Sir: I was appalled by Robert Fisk's cheap and cowardly article in Comment on 30 June. In 1977, Sherard Cowper-Coles was a new entrant to the FCO department of which I was assistant head. It was clear within days that he was a man of exceptional ability who would go far. I have been delighted to observe his progress to high office. He need have no concern for Mr Fisk.

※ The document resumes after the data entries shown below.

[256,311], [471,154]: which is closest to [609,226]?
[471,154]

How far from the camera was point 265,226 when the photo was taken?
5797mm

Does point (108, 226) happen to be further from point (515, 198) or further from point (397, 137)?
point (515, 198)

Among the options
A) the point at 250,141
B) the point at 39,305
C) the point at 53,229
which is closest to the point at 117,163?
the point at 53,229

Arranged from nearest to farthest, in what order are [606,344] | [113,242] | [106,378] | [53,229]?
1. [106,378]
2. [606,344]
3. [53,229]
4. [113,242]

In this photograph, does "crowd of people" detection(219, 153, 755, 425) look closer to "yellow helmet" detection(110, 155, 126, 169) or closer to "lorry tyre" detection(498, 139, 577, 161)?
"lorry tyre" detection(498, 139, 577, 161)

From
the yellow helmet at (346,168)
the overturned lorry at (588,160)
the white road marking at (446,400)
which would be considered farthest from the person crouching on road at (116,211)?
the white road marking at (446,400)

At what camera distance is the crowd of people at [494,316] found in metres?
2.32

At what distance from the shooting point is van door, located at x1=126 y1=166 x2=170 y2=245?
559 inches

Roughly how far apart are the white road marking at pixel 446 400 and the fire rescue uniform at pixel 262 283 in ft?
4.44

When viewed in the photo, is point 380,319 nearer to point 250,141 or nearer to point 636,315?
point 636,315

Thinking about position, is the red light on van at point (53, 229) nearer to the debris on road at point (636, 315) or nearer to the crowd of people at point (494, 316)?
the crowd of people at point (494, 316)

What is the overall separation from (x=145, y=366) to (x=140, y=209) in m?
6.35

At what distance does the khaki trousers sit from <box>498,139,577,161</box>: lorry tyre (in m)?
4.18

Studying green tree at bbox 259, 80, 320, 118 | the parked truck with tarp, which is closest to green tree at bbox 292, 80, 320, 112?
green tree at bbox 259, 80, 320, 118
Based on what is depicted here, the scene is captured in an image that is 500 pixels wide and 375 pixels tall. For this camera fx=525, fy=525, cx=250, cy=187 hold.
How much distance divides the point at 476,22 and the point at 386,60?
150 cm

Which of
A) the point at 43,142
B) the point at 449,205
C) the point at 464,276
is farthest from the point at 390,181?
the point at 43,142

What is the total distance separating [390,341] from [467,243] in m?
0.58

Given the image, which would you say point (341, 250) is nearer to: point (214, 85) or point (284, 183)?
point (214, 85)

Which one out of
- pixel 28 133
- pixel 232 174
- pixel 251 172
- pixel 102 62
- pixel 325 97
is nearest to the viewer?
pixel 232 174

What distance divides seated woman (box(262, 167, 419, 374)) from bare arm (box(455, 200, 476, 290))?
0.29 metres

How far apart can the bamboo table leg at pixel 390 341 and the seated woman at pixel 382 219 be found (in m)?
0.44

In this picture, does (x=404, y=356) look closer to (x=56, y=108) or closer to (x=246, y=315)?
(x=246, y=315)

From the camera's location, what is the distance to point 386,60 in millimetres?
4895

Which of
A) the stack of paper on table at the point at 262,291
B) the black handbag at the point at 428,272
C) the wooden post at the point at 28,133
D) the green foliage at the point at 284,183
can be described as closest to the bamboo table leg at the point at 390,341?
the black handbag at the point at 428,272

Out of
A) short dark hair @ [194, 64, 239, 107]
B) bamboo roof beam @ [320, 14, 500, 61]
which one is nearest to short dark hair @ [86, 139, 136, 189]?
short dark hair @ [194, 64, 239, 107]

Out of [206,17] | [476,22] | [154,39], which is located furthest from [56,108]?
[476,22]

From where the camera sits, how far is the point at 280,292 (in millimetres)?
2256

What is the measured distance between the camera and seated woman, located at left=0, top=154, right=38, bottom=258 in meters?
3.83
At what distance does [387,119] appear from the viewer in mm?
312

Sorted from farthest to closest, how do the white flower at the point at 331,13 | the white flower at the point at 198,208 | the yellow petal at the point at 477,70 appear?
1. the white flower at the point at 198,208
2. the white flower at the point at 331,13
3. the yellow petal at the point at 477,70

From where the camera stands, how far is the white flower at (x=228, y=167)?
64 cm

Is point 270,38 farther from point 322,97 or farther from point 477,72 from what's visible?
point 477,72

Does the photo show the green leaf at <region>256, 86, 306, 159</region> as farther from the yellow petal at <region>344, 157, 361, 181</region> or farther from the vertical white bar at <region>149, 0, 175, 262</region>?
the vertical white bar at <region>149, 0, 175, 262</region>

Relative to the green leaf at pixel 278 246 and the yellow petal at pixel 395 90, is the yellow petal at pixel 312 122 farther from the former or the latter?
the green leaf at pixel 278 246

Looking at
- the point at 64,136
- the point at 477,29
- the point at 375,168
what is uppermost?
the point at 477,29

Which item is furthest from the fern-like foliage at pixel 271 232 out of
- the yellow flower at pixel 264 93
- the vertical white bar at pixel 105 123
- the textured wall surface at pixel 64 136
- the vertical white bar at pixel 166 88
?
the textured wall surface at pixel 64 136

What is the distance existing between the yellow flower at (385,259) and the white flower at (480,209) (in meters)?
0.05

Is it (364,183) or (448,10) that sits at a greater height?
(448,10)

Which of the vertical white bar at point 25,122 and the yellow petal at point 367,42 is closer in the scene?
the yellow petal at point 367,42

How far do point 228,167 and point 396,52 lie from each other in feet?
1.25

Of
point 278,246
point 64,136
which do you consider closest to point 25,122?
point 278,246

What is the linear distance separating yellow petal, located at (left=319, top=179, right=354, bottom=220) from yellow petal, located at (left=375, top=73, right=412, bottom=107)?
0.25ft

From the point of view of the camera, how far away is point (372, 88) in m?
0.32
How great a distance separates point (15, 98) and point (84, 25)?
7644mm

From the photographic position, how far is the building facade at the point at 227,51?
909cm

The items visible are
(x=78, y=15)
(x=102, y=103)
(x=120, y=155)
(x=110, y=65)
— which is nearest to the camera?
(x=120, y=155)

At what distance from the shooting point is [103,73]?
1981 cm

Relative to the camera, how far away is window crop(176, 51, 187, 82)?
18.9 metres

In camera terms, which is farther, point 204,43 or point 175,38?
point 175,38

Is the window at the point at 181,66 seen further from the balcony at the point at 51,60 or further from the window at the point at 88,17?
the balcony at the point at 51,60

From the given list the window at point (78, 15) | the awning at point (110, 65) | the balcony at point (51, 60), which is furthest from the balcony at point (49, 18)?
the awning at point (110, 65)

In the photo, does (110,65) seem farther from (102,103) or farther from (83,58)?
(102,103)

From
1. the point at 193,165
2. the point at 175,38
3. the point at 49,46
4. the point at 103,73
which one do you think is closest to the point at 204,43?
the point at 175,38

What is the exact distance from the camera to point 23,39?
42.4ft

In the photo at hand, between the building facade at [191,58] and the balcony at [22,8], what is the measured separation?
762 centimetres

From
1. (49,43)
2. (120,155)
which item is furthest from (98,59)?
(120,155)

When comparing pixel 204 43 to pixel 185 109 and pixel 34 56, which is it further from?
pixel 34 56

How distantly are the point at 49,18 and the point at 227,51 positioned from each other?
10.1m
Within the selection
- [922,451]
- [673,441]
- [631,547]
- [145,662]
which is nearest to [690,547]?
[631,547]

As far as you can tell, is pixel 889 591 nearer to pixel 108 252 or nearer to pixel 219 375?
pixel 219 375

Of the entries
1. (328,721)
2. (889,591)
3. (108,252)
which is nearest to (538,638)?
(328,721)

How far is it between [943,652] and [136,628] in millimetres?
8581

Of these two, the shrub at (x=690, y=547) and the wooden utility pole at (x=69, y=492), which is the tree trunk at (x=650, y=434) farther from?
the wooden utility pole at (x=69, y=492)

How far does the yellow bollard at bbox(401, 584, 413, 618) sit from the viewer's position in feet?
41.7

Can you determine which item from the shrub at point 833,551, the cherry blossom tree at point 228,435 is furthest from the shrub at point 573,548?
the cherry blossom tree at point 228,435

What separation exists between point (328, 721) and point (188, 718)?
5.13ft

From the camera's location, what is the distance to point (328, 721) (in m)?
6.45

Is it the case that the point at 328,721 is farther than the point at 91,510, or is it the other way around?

On several occasions, Mr Fisk's ill-considered and emotional rhetoric has nearly driven me to drop The Independent. I stick with you only because I believe one should read a paper with which one disagrees, rather than one to reinforce one's prejudices.



A real sport

Sir: I congratulate Angus Fraser on his article (Sport, 26 July) regarding Marcus Trescothick making himself unavailable for the Twenty20 world championship in South Africa. In days when ruthlessness is often quoted as a necessary quality of sporting performance, it is refreshing to hear of someone reiterating the relative unimportance of sport.



Truth goes south

Sir: The BBC has taken much stick about faking phone winners but they haven't learnt from their mistakes. On Wednesday, they went a stage further with a whole programme based on a lie. Jeremy Clarkson et al didn't go to the North Pole, nor anywhere near it. They didn't even get anywhere near the present position of the magnetic North Pole which, judging by the trouble they had getting to 78N where it was in 1996, was well beyond their reach, up to 400 miles further north.



Respect for age

Sir: Was Terence Blacker's article "Keep on trucking" (Comment, 25 July), supposed to be funny? It was insulting to both "ageing" drivers and to his late father and patronising to the over-70s. Statistically, I'd rather ride with Henry than many young drivers. I would certainly prefer to be driven by my husband (18 years my senior) and at 78, one of the fittest and safest motorists I know. Last year we drove to Biarritz and back; but of course the French treat senior citizens with respect.



Sorry, ma'am

Sir: I would like to point out that the Los Angeles lawyer, Blair Berk (report, 26 July), at present defending the actress Lindsay Lohan on charges of what I believe to be drunk driving and general idiocy, is a she, not a he.



A greater good

Sir: Jorg Schumaker's comment (letter, 21 July) is spot on. It reminds me of Dean Acheson's remark about Britain losing the Empire, but not finding the role. One also recalls Churchill's words at the Congress of Europe in The Hague: "It is said with truth that this involves some sacrifice, or merger, of national sovereignty. But it is also possible and not less agreeable to regard it as the gradual assumption by all the nations concerned of that larger sovereignty which can alone protect their diverse and distinctive customs and characters and their national traditions."



Tune in, space out

Sir: If The Independent insists on retaining the quaintly colonial categorisation of "World Music" within its Review pages, may I suggest the only other possible genre is "Space Music", the only known exponent being Sun Ra.